Required work:
Reproduce word for word the part of the listing below that begins with the line containing "The photograph before us shows from" and runs through the listing's final line, including both.

==== Materials provided ====

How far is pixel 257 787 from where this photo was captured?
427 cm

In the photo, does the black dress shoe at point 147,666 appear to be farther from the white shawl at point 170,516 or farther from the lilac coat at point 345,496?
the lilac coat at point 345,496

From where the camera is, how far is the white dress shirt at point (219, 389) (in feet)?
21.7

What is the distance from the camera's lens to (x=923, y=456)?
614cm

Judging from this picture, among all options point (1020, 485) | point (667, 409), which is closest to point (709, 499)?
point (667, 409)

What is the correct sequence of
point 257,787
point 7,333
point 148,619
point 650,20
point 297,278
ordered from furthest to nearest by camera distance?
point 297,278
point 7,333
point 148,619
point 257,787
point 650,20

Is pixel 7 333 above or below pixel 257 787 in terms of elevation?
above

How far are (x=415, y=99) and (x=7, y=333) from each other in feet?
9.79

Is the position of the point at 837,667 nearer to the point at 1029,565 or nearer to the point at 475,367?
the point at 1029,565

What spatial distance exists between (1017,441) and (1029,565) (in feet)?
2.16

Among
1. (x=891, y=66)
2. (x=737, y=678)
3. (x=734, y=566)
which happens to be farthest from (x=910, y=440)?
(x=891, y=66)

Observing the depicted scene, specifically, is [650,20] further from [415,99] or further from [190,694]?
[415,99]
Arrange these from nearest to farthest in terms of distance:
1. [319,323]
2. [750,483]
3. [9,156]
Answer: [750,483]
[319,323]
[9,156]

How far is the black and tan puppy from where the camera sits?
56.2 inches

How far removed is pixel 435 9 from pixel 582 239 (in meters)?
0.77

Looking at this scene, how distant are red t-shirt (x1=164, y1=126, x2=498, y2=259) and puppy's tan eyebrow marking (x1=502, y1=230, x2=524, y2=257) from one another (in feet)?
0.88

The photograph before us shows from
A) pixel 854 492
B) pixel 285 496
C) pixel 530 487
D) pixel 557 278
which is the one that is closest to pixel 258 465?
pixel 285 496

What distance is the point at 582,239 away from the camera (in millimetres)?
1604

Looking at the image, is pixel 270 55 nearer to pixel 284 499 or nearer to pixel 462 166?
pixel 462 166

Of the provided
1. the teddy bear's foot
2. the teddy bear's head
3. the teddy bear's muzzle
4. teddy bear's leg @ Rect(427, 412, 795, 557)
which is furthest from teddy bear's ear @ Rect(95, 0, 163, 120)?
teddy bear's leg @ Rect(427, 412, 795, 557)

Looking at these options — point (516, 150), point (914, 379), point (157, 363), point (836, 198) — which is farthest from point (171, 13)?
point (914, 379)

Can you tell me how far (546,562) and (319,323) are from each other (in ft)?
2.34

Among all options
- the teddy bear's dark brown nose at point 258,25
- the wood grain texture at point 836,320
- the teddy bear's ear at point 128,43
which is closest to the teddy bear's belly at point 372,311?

====

Task response:
The photograph before us shows from
A) pixel 854 492
B) pixel 285 496
C) pixel 530 487
D) pixel 557 278
which is the one that is closest to pixel 258 465?
pixel 285 496

What distance is the point at 582,239 away from the camera (in millimetres)?
1604

Looking at the image, is pixel 270 55 nearer to pixel 284 499 or nearer to pixel 462 166?
pixel 462 166

Of the provided
1. the teddy bear's foot
2. the teddy bear's head
3. the teddy bear's muzzle
4. teddy bear's leg @ Rect(427, 412, 795, 557)
which is furthest from teddy bear's ear @ Rect(95, 0, 163, 120)?
teddy bear's leg @ Rect(427, 412, 795, 557)

Looking at these options — point (516, 150), point (914, 379), point (157, 363), point (836, 198) — which is farthest from point (171, 13)?
point (914, 379)

Can you tell me how far (546,562) and (319,323) are from each other (in ft)?
2.34

Among all options
- the teddy bear's dark brown nose at point 258,25
- the wood grain texture at point 836,320
- the teddy bear's ear at point 128,43
which is closest to the teddy bear's belly at point 372,311?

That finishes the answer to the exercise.